The joiner calls `st_cond_timedwait` on the target's termination condvar with no timeout — it suspends indefinitely. When `st_thread_exit()` signals this condvar, the joiner wakes up and checks if the target is in `_ST_ST_ZOMBIE` state. If yes, the loop exits. If not (for example, a spurious wakeup), it waits again. If interrupted via `st_thread_interrupt`, `st_cond_timedwait` returns an error and `st_thread_join()` returns `-1` immediately.

**After the target is zombie:**

1. Read the return value: `*retvalp = thread->retval` (if `retvalp` is non-NULL).
2. **Reschedule the zombie for final cleanup:** Remove the zombie from `zombie_q`, set its state to `_ST_ST_RUNNABLE`, insert into `run_q`. This lets the zombie resume in `st_thread_exit()` to destroy its condvar and free its stack (the second `_st_switch_context` in `st_thread_exit`).

**Why the joiner reschedules the zombie instead of cleaning up directly:** The zombie's stack contains the `_st_thread_t` struct itself (thread metadata is carved from the top of the stack — see `st_thread_create`). If the joiner freed the stack, it would destroy the thread struct it's still reading from. Instead, the joiner puts the zombie back on `run_q`, and the zombie cleans up its own resources when it gets scheduled — running on its own stack, which is safe to free at the very end (the final `_st_switch_context` switches away before the stack memory is actually reused).

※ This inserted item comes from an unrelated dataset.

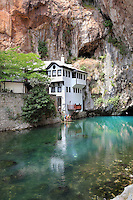 Blagaj Tekke, a Sufi monastery at Vrelo Brune, the Buna river spring near Blagaj village, near Mostar, Bosnia and Herzegovina. The early 16th century Ottoman monastery complex includes a musafirhana or guest house and turbe or mausoleum, built in the limestone cliffs at the point where the spring emerges from a cave. Picture by Manuel Cohen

**The complete lifecycle of a joinable thread:**

1. `st_thread_create(start, arg, joinable=1, ...)` — born, placed on `run_q`
2. Scheduled → runs `_st_thread_main()` → runs `start(arg)`
3. `start` returns → `st_thread_exit(retval)` called
4. Cleanup runs, state → `_ST_ST_ZOMBIE`, inserted into `zombie_q`
5. `st_cond_signal(term)` wakes the joiner
6. First `_st_switch_context` — zombie suspends
7. Joiner wakes, reads `retval`, moves zombie from `zombie_q` to `run_q`
8. Zombie resumes, destroys condvar, frees stack
9. Final `_st_switch_context` — zombie is gone forever

**Related test cases (`st_utest_learn_kb.cpp`):**
- `TEST(LearnKB, ReturnValueThroughJoin)`
- `TEST(LearnKB, JoinDrivesFirstRunWhenNoManualYield)`
- `TEST(LearnKB, ThreadExitExplicitRetvalThroughJoin)`
- `TEST(LearnKB, ThreadExitNonJoinableCannotJoin)`
- `TEST(LearnKB, StartRoutineNotExecutedInline)`

## `st_thread_interrupt()` — Waking a Coroutine From Any Wait State

`st_thread_interrupt(thread)` is the "cancel" mechanism — it forces a coroutine to wake up regardless of what it's waiting on (I/O, sleep, condvar, mutex). The interrupted coroutine sees `EINTR` when it resumes.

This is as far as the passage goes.